→ Extract
----------

We have replaced one mafia with another in music. For decades the backbone of small record companies and so-called independents was so-called organized crime. Crime syndicates controlled the technology through which we heard music (radio stations, jukeboxes), the distribution (cut-out suppliers, most distributors, and certainly the trucking industry that everyone did and does depend upon) and the artists (via draconian contracts proffered by all record labels, which persist to this day).
I think in the past 15 years, we've seen an incredible amount of change, wherein most everyone in the Western world has their day mediated now by their phone and their computer, both of which (for the lion's share of middle-class young people) are just devices that can steal music and film and books. The companies that manufacture these machines (Apple, Samsung, Toshiba, Microsoft) and the companies that control the internet bandwidth and mobile data (whoever it is this month, there's like the big companies and then the cheap companies that seem to be obvious fronts for the NSA and CIA to monitor poor people) are the new mafia, totally legitimate and even more cunning, for all of their labor is provided by us, for free, and their administration of culture and content is predicated on a system they wholly control. There's no real way to account for how many people clicked on a button, how many "bought" an mp3 - we have take these companies' word that their figures are accurate.
It's an incredible advancement in villainy, and my hat is truly off to them. Google and Apple are the most incredibly evil companies that have ruled the landscape, because their labor practices for the machines they produce are obviously insane and illegal and supporting a vicious and insane sweatshop economy, yet their public relations is 100% dressed up in this hippie-futurist left-wing free-info horseshit that is truly a house of cards. Fuck you to Steve Jobs, and a pox on every single frat-boy that can code who is paying $3K for a 1BR in the Mission - you are a miscreant of the lowliest most-Roman sort, and I wait patiently for the day we run out of electricity.

----------

→ Problem 1
In the passage, which two things are given as examples of the technology, controlled by crime syndicates, through which music was heard?
→ Problem 2
Quote the passage word for word, starting with "It's an incredible" and going on through "out of electricity.".
→ Problem 3
List the companies that the passage names as manufacturers of phones and computers.

----------

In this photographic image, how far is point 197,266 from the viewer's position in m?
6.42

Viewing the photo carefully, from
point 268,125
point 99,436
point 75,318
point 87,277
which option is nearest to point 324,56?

----------

→ Reply 1
Radio stations and jukeboxes.

→ Reply 2
It's an incredible advancement in villainy, and my hat is truly off to them. Google and Apple are the most incredibly evil companies that have ruled the landscape, because their labor practices for the machines they produce are obviously insane and illegal and supporting a vicious and insane sweatshop economy, yet their public relations is 100% dressed up in this hippie-futurist left-wing free-info horseshit that is truly a house of cards. Fuck you to Steve Jobs, and a pox on every single frat-boy that can code who is paying $3K for a 1BR in the Mission - you are a miscreant of the lowliest most-Roman sort, and I wait patiently for the day we run out of electricity.

→ Reply 3
Apple, Samsung, Toshiba, Microsoft